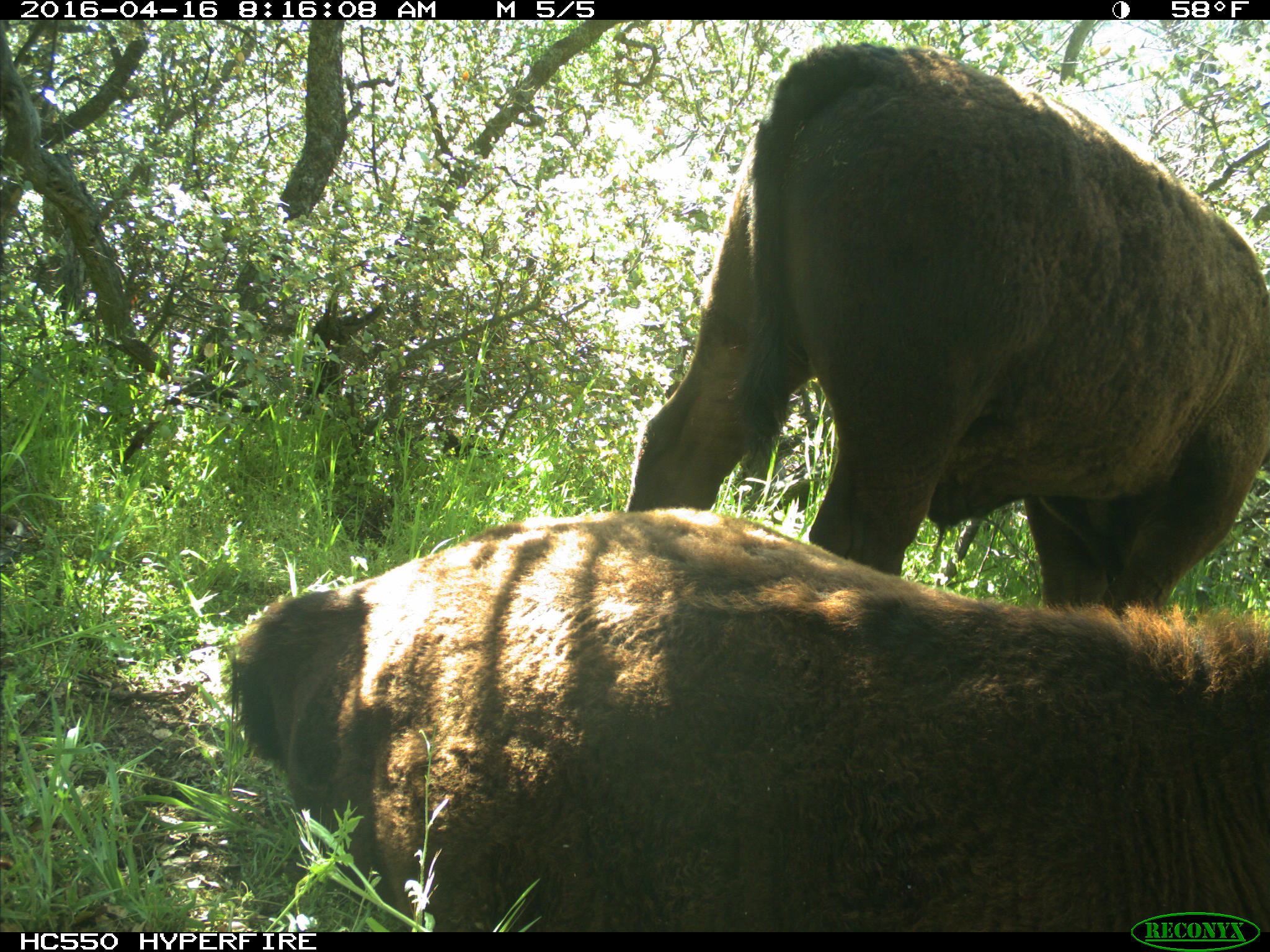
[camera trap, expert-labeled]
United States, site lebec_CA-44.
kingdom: Animalia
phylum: Chordata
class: Mammalia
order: Artiodactyla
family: Bovidae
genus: Bos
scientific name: Bos taurus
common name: domestic cow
Bos taurus (domestic cow).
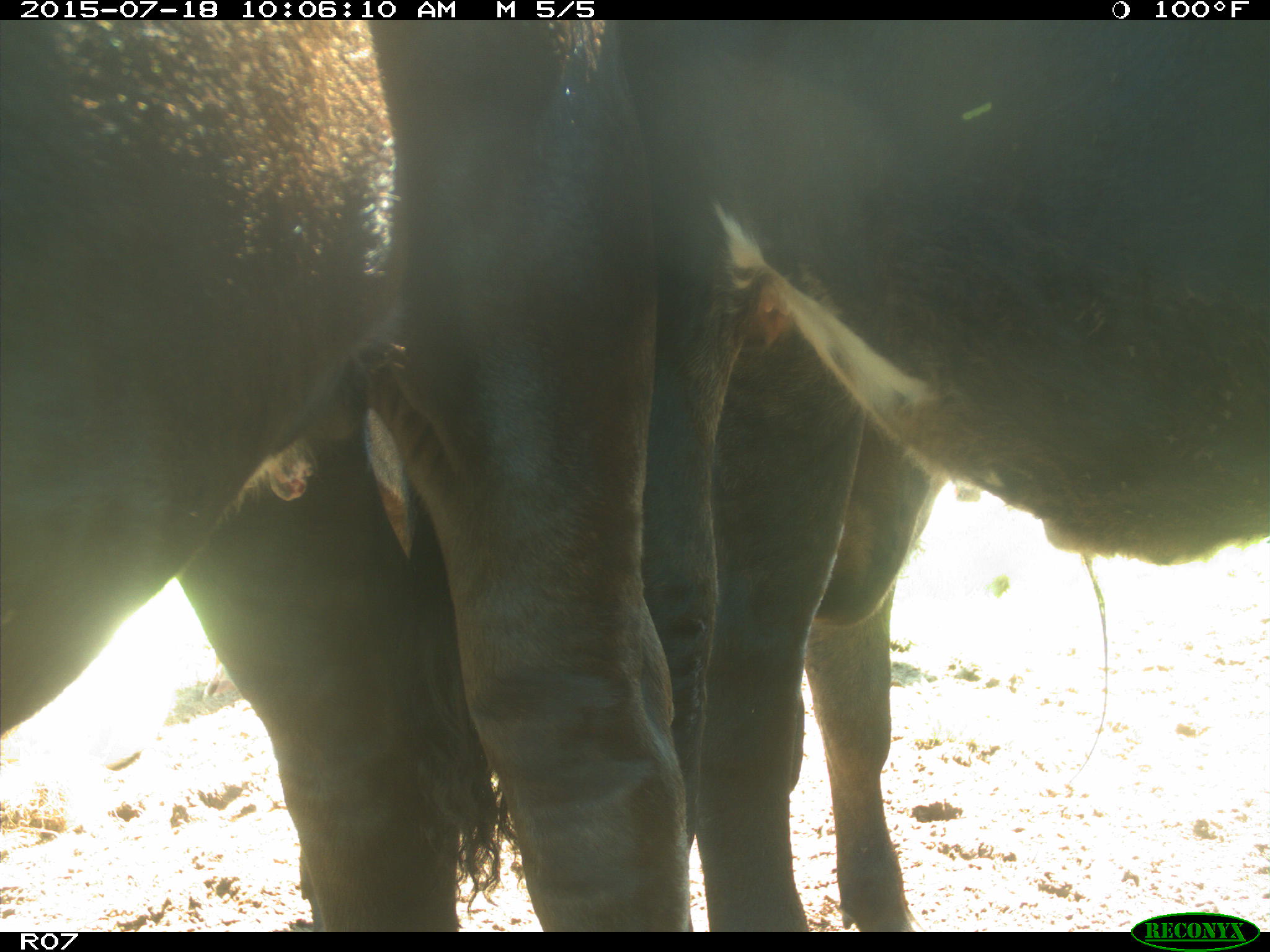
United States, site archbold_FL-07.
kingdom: Animalia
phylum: Chordata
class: Mammalia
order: Artiodactyla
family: Bovidae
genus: Bos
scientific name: Bos taurus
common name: domestic cow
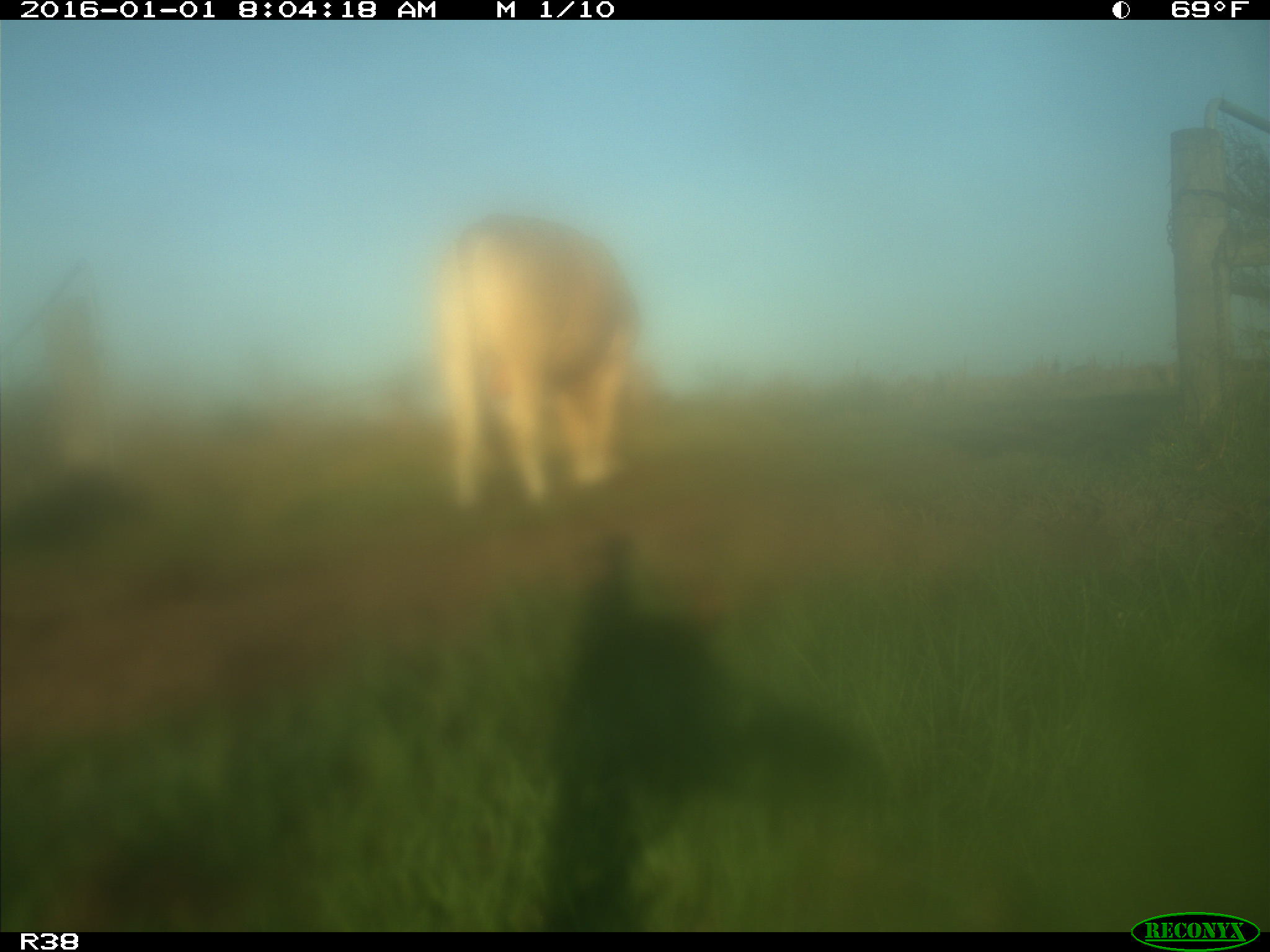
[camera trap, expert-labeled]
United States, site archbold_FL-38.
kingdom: Animalia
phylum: Chordata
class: Mammalia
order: Artiodactyla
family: Bovidae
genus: Bos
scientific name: Bos taurus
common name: domestic cow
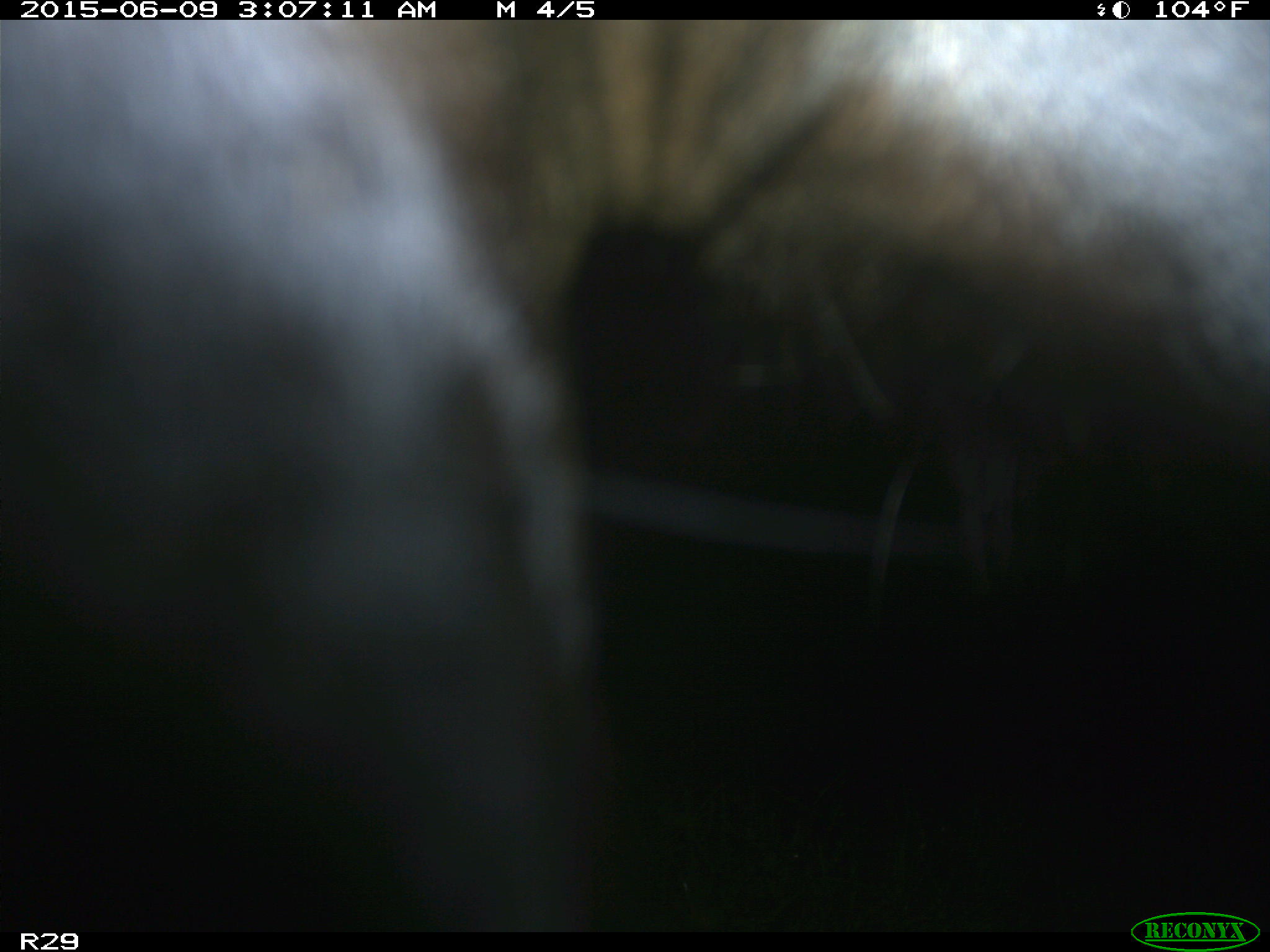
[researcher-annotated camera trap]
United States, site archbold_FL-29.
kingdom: Animalia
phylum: Chordata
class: Mammalia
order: Artiodactyla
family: Bovidae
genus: Bos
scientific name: Bos taurus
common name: domestic cow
Bos taurus (domestic cow).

▸ **Task to complete**
Everything in the listing above, apart from its pictures, must be repeated exactly.

▸ **Solution for this task**
[camera trap, expert-labeled]
United States, site lebec_CA-44.
kingdom: Animalia
phylum: Chordata
class: Mammalia
order: Artiodactyla
family: Bovidae
genus: Bos
scientific name: Bos taurus
common name: domestic cow
Bos taurus (domestic cow).
United States, site archbold_FL-07.
kingdom: Animalia
phylum: Chordata
class: Mammalia
order: Artiodactyla
family: Bovidae
genus: Bos
scientific name: Bos taurus
common name: domestic cow
[camera trap, expert-labeled]
United States, site archbold_FL-38.
kingdom: Animalia
phylum: Chordata
class: Mammalia
order: Artiodactyla
family: Bovidae
genus: Bos
scientific name: Bos taurus
common name: domestic cow
[researcher-annotated camera trap]
United States, site archbold_FL-29.
kingdom: Animalia
phylum: Chordata
class: Mammalia
order: Artiodactyla
family: Bovidae
genus: Bos
scientific name: Bos taurus
common name: domestic cow
Bos taurus (domestic cow).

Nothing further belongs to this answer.